Per nostra fortuna i fratelli Adams in questo lungo periodo non sono rimasti con le mani in mano e se Chris ha seguito percorsi più laterali e complessi (soprattutto con il progetto Braken), Richard, con The Declining Winter, è senza dubbio il vero depositario del suono Hood, per quanto il percorso musicale dell’artista nato vicino Leeds e indissolubilmente legato alle umbratili atmosfere della campagna e dei sobborghi inglesi, sia peculiare e decisamente unico. Ora, a cinque anni dall’ultimo album, Richard è tornato con Really Early, Really Late, un lavoro che rappresenta – è bene chiarirlo subito- la vetta compositiva del percorso artistico di The Declining Winter.

Sono più di trenta anni che Richard Adams racconta il suo angolo della campagna inglese, prediligendo sempre percorsi laterali, sentieri in penombra, seminascosti dalla vegetazione e battuti dal vento. Per Really Early, Really Late, si è preso il tempo necessario, senza forzare l’ispirazione né affrettare le registrazioni. Ha lasciato decantare il suo materiale e ha amorevolmente accudito e cresciuto le sue composizioni per cinque lunghi anni, collaborando, quasi sempre a distanza, con altri musicisti quali la violinista Sarah Kemp (Brave Timbers), il violoncellista Peter Hollo (Tangents), il chitarrista Ben Holton (epic45), Keith Wallace (Loner Deluxe, Cubs), Cecilia Danell (A Lilac Decline), Gareth S. Brown (Hood), e Joel Hanson (Memory Drawings).

Ciò che ne è scaturito è una raccolta di canzoni assorte, dai tempi dilatati e dai ritmi compassati, caratterizzate da una bellezza schiva e appartata, quasi ritrosa. I brani, supportati da una ricca strumentazione che comprende archi, fiati, field recordings ed elettronica, vengono ammantati da sonorità che si muovono tra atmosfere jazzate (i quasi nove minuti di splendore della title track), chamber folk (The Darkening Way), ibridazioni bucoliche (Song of the Moor Fire), passaggi di oscuro e obliquo folk (Yellow Fields, The Fruit Of The Hours), momenti di straziante emotività (…Let These Words Of Love Become The Lamps That Light Your Way), lampi di purezza hoodiani (Project Raw Houses), atmosfere sospese e pulsanti (This Heart Beats Black) e crescendo inquieti e catartici (How To Be Disillusioned).

Sempre imperniate sui toni di chitarra peculiari e sulla voce sussurrata di Adams e cadenzate dal caratteristico basso dub, le canzoni di Really Early, Really Late possiedono una sobria ed elegante tristezza, che suggerisce perfettamente l’atmosfera della campagna inglese immersa tra le nebbie di un umido inverno.
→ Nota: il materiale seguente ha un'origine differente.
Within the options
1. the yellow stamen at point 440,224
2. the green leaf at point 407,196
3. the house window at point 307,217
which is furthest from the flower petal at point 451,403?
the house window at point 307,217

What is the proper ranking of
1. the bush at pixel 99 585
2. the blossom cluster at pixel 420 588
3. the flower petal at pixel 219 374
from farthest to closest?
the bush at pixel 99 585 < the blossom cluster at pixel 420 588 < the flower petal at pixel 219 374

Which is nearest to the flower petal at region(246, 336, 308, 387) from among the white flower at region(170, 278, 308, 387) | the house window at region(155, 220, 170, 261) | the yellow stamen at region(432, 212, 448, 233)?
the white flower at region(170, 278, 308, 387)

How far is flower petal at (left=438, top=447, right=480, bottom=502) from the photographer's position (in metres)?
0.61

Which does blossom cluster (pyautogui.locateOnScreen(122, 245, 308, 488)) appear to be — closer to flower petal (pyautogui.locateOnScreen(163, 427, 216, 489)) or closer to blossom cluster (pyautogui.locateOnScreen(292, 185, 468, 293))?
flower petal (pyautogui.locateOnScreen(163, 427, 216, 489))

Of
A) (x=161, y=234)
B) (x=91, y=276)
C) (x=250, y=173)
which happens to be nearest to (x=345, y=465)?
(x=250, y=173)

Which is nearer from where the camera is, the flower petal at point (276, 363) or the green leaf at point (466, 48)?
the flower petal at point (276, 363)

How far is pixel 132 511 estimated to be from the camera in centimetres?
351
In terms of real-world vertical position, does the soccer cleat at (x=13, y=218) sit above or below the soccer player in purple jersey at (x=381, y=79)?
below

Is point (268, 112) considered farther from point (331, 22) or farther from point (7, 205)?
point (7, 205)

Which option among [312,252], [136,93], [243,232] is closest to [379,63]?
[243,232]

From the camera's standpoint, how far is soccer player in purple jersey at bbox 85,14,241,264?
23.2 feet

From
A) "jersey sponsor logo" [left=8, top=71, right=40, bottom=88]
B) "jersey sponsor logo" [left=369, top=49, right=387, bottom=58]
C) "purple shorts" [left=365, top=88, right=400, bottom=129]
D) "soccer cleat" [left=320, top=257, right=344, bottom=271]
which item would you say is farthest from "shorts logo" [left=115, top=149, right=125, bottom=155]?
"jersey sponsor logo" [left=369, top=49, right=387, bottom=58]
Le immagini evocate sono quelle di infiniti cieli grigi, alberi spogli, freddi tramonti, cumuli di neve sporca che punteggiano l’erba, ma non mancano passaggi più distesi che riportano alla luce “una sensazione legata all’infanzia: quella calda, accogliente e sicura di essere fuori dopo il tramonto” (tanto per citare ancora le parole dello stesso Adams).
I quasi cinquantasette minuti di Really Early, Really Late si mantengono sospesi in equilibrio precario tra speranza e disperazione (“The world is sad, we know that / But don’t be scared, there’s hope left”), afflato lirico e prosaica osservazione.

Ispirato alle sonorità degli ultimi Talk Talk, a Robert Wyatt e agli Hood di Rustic Houses, Forlorn Valleys, e indissolubilmente legato alle remote brughiere e valli dello Yorkshire, l’album finisce per essere il più elaborato e compiuto della lunga e frammentata discografia di The Declining Winter, stimolante e complesso e, allo stesso tempo, emotivo e coinvolgente.
Gli Hood sono stati tra i miei più grandi amori musicali e, nonostante la prolificità e il valore della produzione di The Declining Winter, ho continuato a sentire grande nostalgia e affetto per quella band unica e irripetibile. Da oggi, però, grazie a Richard Adams e a Really Early, Really Late, mi sento un po’ meno orfano.